> _STATED PROBLEM_
Copy out the lines unchanged, from the line containing "At what distance from point" through the last line of the items, including both ends.

> _TASK INPUT_
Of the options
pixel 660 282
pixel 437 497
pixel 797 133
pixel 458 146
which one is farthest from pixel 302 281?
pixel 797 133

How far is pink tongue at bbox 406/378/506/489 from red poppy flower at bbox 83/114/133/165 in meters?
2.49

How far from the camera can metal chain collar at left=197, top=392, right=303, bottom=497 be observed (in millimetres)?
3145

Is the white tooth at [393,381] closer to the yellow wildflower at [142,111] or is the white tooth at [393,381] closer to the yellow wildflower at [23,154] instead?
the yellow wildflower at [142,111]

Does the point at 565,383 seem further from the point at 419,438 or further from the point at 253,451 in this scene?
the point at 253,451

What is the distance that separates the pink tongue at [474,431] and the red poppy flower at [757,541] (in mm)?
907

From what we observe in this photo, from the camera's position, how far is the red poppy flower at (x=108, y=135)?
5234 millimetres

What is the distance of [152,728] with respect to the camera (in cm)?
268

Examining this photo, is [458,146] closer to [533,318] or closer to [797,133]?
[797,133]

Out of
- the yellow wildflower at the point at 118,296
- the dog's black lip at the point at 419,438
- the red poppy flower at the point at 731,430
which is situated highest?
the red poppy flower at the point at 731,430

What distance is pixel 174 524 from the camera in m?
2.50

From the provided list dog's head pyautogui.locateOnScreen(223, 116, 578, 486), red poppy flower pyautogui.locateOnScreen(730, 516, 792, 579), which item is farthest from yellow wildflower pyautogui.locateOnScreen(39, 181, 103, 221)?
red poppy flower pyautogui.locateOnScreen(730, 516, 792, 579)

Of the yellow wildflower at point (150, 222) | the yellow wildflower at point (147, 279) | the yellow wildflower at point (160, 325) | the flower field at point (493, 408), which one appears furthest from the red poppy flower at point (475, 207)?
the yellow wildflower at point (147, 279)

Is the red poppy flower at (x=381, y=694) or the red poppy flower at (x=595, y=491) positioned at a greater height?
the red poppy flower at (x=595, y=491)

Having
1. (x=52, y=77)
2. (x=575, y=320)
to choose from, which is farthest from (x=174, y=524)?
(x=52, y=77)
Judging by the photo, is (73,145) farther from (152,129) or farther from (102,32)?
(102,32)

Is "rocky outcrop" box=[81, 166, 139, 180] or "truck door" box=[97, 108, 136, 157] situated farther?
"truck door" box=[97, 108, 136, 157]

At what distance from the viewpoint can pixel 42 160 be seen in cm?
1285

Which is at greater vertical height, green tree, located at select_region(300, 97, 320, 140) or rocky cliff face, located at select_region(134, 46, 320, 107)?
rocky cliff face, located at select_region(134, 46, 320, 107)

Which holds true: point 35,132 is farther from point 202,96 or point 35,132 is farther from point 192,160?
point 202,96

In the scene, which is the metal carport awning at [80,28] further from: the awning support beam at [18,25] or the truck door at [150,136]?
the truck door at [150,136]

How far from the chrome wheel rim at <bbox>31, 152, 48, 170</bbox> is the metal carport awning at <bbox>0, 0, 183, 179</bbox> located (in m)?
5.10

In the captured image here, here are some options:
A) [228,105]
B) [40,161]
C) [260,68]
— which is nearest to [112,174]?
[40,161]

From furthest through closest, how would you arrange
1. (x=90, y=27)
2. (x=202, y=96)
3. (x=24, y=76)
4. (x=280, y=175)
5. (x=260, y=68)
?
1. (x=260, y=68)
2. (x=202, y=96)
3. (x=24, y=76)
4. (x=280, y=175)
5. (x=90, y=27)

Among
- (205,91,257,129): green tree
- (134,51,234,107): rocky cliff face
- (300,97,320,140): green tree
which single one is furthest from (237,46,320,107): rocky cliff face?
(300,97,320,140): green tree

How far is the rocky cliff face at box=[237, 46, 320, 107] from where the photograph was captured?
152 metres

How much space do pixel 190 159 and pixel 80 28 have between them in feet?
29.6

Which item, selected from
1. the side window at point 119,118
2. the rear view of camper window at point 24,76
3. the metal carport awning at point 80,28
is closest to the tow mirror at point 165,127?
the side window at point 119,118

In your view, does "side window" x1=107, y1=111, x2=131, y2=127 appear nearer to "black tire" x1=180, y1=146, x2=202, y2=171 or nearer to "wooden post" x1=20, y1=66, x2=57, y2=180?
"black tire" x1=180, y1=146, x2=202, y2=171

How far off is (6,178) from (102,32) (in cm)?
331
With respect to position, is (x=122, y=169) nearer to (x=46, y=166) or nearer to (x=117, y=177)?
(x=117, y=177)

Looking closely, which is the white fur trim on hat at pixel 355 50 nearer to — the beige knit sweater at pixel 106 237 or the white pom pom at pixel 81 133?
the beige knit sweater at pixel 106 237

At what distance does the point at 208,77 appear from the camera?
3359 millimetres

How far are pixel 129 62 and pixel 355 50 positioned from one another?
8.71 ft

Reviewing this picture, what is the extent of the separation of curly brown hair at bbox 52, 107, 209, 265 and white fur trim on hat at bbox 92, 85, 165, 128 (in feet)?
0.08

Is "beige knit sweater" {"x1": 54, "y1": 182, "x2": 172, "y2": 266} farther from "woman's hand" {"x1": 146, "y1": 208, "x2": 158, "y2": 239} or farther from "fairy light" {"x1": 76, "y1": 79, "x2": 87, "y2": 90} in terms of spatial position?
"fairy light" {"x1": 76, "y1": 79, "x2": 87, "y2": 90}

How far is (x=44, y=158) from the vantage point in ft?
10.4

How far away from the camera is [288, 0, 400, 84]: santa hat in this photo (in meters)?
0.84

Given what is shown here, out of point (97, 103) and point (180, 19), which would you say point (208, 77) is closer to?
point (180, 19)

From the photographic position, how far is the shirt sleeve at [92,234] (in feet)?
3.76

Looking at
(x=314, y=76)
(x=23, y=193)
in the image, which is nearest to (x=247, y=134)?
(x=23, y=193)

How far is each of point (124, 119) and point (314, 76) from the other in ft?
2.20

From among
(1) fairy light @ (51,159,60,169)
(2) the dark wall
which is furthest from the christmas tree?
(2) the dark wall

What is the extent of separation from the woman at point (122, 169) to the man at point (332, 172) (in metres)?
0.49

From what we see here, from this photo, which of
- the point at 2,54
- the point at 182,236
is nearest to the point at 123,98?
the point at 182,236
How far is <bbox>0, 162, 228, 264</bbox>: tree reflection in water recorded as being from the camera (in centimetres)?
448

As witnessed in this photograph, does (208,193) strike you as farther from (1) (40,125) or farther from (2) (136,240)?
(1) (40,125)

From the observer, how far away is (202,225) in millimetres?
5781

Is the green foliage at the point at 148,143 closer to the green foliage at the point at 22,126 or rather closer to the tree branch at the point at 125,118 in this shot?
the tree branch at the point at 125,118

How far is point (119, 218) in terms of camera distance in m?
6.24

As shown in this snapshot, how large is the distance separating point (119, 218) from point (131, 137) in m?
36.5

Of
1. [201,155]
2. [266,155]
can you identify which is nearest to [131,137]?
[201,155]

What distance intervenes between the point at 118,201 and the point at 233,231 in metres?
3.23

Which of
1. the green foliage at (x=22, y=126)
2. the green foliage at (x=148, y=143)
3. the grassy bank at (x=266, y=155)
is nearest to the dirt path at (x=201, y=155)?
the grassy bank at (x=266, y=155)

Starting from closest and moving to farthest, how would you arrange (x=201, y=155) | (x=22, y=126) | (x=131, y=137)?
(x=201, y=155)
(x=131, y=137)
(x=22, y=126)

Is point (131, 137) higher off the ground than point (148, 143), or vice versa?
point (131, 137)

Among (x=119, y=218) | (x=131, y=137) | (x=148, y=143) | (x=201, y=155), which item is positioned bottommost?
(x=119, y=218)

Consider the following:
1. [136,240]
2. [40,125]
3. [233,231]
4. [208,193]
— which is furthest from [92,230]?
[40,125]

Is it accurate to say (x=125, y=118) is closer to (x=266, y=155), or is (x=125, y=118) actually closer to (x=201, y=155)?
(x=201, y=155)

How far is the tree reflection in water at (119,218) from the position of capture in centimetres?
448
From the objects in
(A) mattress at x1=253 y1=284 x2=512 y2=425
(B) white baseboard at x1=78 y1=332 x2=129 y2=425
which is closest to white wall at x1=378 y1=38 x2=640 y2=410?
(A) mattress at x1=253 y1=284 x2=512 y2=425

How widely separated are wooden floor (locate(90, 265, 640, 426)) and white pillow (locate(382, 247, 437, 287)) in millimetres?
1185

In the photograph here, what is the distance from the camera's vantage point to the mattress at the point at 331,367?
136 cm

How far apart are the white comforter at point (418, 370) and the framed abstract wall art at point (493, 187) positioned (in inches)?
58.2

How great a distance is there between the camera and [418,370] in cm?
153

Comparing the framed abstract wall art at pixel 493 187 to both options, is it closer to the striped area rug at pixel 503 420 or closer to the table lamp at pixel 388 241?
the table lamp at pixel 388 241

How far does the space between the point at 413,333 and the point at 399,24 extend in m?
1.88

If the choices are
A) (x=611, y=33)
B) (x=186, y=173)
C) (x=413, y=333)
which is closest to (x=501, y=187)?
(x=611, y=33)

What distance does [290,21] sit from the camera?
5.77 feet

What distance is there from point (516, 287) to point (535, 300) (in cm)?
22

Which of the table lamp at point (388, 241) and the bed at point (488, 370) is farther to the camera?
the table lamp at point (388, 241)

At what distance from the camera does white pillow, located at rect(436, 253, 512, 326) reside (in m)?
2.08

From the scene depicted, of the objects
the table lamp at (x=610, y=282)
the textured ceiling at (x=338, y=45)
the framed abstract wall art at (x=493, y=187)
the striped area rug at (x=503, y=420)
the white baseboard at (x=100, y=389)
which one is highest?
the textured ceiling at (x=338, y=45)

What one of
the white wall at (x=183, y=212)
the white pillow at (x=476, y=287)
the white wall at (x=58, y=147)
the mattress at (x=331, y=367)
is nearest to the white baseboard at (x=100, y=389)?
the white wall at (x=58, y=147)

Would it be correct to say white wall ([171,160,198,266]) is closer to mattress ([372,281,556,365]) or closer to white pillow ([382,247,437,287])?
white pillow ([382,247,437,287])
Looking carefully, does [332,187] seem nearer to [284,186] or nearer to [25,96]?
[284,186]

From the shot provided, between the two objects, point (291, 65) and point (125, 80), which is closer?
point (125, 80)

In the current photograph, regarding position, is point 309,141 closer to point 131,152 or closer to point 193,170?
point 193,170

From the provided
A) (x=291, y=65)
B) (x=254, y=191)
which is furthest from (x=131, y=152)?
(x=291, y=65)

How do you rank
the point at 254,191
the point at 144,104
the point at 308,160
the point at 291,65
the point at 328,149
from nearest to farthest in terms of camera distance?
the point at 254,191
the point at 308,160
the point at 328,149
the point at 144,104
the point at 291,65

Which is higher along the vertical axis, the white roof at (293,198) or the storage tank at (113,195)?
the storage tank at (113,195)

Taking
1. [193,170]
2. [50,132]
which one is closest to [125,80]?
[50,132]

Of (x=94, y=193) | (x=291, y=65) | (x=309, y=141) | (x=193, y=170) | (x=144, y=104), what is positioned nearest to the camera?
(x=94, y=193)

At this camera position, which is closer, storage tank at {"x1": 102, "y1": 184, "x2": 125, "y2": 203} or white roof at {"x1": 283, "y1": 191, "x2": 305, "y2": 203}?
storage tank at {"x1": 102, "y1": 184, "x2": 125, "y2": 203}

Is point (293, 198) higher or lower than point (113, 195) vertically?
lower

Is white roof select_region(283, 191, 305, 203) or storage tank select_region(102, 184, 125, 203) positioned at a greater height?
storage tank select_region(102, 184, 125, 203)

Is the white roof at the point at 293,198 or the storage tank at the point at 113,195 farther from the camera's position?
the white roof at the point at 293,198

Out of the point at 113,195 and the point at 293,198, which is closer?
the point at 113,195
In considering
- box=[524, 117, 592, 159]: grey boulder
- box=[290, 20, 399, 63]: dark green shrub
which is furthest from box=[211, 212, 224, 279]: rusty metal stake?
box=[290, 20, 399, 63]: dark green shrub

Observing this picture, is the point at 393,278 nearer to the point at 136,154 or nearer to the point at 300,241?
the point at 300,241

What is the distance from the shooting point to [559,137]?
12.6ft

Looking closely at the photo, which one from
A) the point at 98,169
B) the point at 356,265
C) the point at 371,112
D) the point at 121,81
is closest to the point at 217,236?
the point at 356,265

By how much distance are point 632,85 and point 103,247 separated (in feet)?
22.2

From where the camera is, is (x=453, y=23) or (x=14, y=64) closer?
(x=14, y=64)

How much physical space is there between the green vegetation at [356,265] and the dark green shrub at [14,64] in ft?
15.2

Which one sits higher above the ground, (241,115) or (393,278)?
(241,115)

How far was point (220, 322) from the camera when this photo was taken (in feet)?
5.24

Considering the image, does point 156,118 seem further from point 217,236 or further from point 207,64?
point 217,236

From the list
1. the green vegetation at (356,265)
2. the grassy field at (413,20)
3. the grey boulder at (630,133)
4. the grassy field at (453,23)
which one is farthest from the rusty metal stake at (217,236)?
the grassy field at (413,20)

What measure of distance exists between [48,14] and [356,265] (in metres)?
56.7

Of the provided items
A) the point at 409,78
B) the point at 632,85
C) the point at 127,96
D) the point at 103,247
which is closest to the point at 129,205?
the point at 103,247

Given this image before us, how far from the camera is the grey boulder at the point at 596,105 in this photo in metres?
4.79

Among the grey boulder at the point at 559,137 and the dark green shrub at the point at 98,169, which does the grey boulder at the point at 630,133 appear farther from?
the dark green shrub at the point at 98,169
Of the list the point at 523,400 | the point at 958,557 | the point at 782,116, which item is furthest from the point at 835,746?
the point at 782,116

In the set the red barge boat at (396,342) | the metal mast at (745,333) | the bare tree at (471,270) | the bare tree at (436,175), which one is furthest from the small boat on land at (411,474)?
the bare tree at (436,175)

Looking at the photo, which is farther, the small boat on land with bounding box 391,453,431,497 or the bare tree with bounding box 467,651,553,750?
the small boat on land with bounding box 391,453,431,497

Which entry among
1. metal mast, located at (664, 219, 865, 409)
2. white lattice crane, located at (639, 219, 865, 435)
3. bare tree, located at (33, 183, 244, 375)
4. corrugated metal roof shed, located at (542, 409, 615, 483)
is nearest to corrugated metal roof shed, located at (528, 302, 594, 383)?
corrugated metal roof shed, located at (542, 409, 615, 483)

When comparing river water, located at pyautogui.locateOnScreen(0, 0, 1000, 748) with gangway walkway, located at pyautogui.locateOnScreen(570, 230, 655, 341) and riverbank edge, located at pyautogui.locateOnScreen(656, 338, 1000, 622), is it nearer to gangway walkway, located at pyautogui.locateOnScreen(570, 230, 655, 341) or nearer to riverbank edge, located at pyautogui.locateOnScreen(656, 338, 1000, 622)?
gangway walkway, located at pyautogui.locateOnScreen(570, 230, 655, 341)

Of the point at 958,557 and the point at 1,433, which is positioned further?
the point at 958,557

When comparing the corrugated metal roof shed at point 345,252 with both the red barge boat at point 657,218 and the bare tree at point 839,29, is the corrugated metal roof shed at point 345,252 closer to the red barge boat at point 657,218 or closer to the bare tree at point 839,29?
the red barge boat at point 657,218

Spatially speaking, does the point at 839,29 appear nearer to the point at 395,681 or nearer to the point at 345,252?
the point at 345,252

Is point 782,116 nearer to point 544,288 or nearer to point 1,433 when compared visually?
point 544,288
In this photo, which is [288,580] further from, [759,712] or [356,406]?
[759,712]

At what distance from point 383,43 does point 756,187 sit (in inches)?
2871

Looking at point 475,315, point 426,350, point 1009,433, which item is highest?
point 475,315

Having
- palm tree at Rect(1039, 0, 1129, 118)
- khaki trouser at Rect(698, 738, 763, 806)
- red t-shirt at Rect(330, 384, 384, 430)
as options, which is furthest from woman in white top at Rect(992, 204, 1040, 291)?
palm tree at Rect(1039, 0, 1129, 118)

> _RESPONSE FOR THIS EXERCISE_
At what distance from point 383,43 does point 756,187 sit (in inches)?
2871

Looking at point 475,315, point 426,350, point 1009,433, which item is highest?
point 475,315

Having
- palm tree at Rect(1039, 0, 1129, 118)
- khaki trouser at Rect(698, 738, 763, 806)
- red t-shirt at Rect(330, 384, 384, 430)
as options, which is furthest from woman in white top at Rect(992, 204, 1040, 291)?
palm tree at Rect(1039, 0, 1129, 118)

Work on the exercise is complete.